**Work request**
Only these lines are needed: the first line of the entries below through the line with "Tanzania, site L04, 2012-11-19", each returned exactly.

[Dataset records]
########
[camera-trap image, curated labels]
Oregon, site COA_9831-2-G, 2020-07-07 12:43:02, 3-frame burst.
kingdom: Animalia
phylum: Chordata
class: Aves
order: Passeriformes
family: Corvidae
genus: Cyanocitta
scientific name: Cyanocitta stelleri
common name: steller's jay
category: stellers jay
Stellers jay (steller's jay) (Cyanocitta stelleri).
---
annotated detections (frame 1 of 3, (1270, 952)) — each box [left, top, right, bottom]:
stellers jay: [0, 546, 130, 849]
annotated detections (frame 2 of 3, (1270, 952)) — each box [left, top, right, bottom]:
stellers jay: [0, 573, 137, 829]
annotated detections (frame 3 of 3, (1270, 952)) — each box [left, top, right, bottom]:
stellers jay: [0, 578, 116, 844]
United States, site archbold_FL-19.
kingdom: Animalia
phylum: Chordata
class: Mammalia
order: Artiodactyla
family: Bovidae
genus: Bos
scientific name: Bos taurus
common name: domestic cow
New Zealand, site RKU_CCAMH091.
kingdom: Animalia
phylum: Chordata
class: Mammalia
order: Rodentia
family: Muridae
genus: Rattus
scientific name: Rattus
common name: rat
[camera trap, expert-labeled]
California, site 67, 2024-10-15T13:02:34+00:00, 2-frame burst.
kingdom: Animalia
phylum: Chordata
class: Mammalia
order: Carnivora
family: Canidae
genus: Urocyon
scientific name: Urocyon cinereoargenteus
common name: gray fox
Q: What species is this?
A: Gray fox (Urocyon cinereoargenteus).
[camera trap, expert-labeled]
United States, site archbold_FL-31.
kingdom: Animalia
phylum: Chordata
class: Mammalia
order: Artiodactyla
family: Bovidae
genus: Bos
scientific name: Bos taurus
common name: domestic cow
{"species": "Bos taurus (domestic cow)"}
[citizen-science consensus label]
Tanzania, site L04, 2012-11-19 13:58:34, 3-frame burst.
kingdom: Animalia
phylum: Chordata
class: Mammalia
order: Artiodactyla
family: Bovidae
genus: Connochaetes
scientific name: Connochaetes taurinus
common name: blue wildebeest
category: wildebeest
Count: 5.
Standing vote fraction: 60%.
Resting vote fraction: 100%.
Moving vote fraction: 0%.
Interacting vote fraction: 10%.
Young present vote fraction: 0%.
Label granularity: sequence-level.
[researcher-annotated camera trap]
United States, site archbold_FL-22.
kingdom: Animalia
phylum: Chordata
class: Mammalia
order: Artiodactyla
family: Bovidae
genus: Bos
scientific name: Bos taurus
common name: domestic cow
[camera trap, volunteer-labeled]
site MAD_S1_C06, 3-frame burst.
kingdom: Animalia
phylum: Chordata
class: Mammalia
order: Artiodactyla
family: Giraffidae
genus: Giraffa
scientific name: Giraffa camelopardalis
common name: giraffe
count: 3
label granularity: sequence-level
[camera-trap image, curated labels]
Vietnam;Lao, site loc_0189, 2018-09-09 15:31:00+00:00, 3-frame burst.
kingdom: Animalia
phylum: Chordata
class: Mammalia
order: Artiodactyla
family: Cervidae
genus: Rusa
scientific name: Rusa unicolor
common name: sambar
########
**Expected answer**
[camera-trap image, curated labels]
Oregon, site COA_9831-2-G, 2020-07-07 12:43:02, 3-frame burst.
kingdom: Animalia
phylum: Chordata
class: Aves
order: Passeriformes
family: Corvidae
genus: Cyanocitta
scientific name: Cyanocitta stelleri
common name: steller's jay
category: stellers jay
Stellers jay (steller's jay) (Cyanocitta stelleri).
---
annotated detections (frame 1 of 3, (1270, 952)) — each box [left, top, right, bottom]:
stellers jay: [0, 546, 130, 849]
annotated detections (frame 2 of 3, (1270, 952)) — each box [left, top, right, bottom]:
stellers jay: [0, 573, 137, 829]
annotated detections (frame 3 of 3, (1270, 952)) — each box [left, top, right, bottom]:
stellers jay: [0, 578, 116, 844]
United States, site archbold_FL-19.
kingdom: Animalia
phylum: Chordata
class: Mammalia
order: Artiodactyla
family: Bovidae
genus: Bos
scientific name: Bos taurus
common name: domestic cow
New Zealand, site RKU_CCAMH091.
kingdom: Animalia
phylum: Chordata
class: Mammalia
order: Rodentia
family: Muridae
genus: Rattus
scientific name: Rattus
common name: rat
[camera trap, expert-labeled]
California, site 67, 2024-10-15T13:02:34+00:00, 2-frame burst.
kingdom: Animalia
phylum: Chordata
class: Mammalia
order: Carnivora
family: Canidae
genus: Urocyon
scientific name: Urocyon cinereoargenteus
common name: gray fox
Q: What species is this?
A: Gray fox (Urocyon cinereoargenteus).
[camera trap, expert-labeled]
United States, site archbold_FL-31.
kingdom: Animalia
phylum: Chordata
class: Mammalia
order: Artiodactyla
family: Bovidae
genus: Bos
scientific name: Bos taurus
common name: domestic cow
{"species": "Bos taurus (domestic cow)"}
[citizen-science consensus label]
Tanzania, site L04, 2012-11-19 13:58:34, 3-frame burst.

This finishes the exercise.